Right now there are hooks to warn the user if leaving a page where values have been modified and monitor the session timeout to throw “hey you’re about to time out and you haven’t submitted anything” events to subscribers but those will be refactored out in future revisions.

Just extend Abide when creating a view and subscribe to the events and you should be good to go.

(function(Home) {
	Home.Views.AwesomeForm = Backbone.Abide.extend({

		initialize: function(options) {
			_.bindAll(this);

			//I like to use "self" because it compresses well
			var self = this;

			self.on('validating', function() {
				//Clear out previous validation warnings
			}).on('validationFailed', function(e) {
				//Tell the user there has been something wrong and identify where
			}).on('done', function(e) {
				//All AJAX done. Navigate the page somehow (pushState, document.location.href, change views, etc.)
			}).on('fail', function(jqXHR, textStatus, errorThrown) {
				//AJAX submission has failed somehow. Show error.
			}).on('sessionExpired', self.renewSession).on('sessionTimeoutWarning', self.warnTimeout);

			$(window).on('beforeunload', function(e) {
				if(self._dirty === true) {
					//Abide provides the _dirty flag if the data has been manipulated by the user. Warn about mods here
				}
			});
		}
}(app.module('home'));

Who is this, really?

One of my favorite features to work on was the image uploading. Users can drop an image on the page (or, if you’re old school, pick one from the file picker) and crop the selection to the desired area. I did some really fun work on the cropper, making it intuitive and allowing re-edits. A picture is work a thousand words, right?

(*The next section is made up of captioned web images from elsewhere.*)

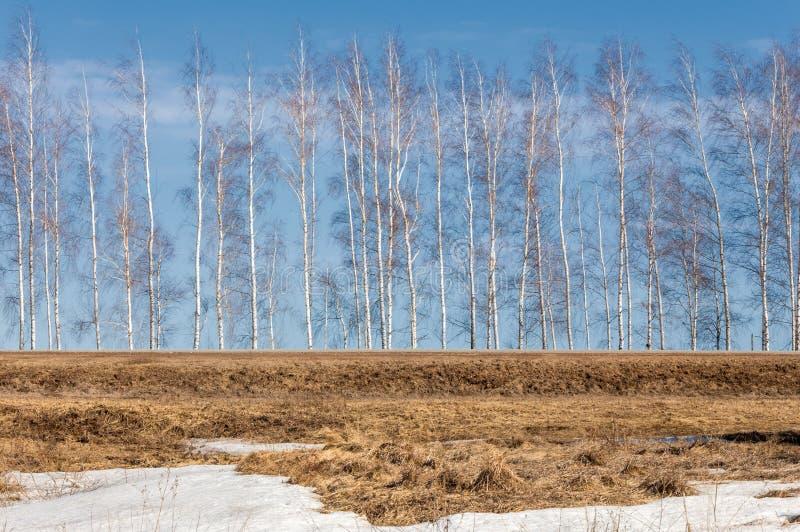 Salte na floresta, a grama murchada, a última neve, sp morno fotos de stock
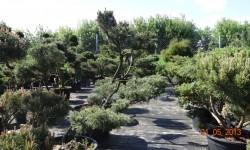 bonsai003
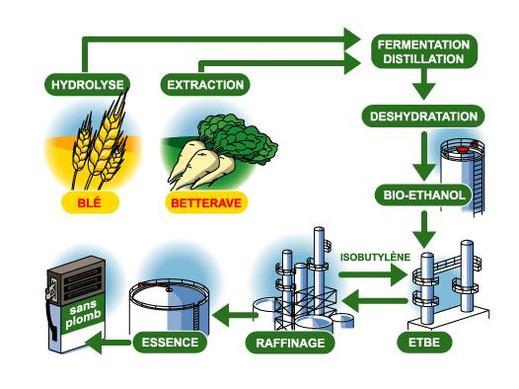 Etude en Suisse : les biocarburants pas si écolos. Des progrès à faire...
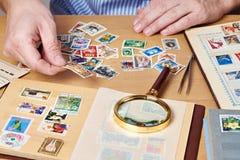 观看邮票的一汇集人 免版税库存照片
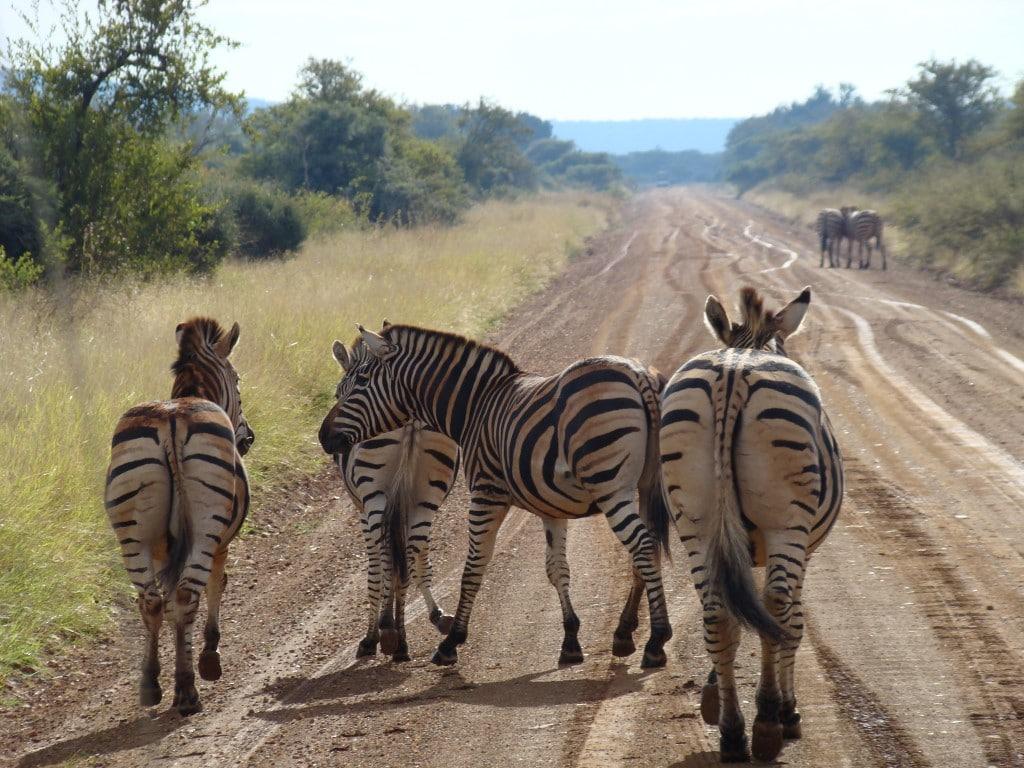 Madikwe Game Reserve (10)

Of course it’s recommended you use an actual picture of your face so EMS professionals can correctly identify you. Unless you’re Worf. Then you use this picture.

The kitchen sink and more

I haven’t even gotten to occurance.js, the natural date parser helper I wrote to accompany moment.js, the autocomplete work with jQuery UI, how to deal with deeply nested backbone views sharing collections and more. All in good time.

What I missed

You can’t get everything right in an app and what I did miss this time around was using an event aggregator, like postal.js. This would have cleaned up a lot of the weird events I push and bubble through backbone and let me decouple things a bit better. In the future I’d like to spend more time getting Postal in but it works for now and like any startup it’s important to ship quickly and refactor on the go.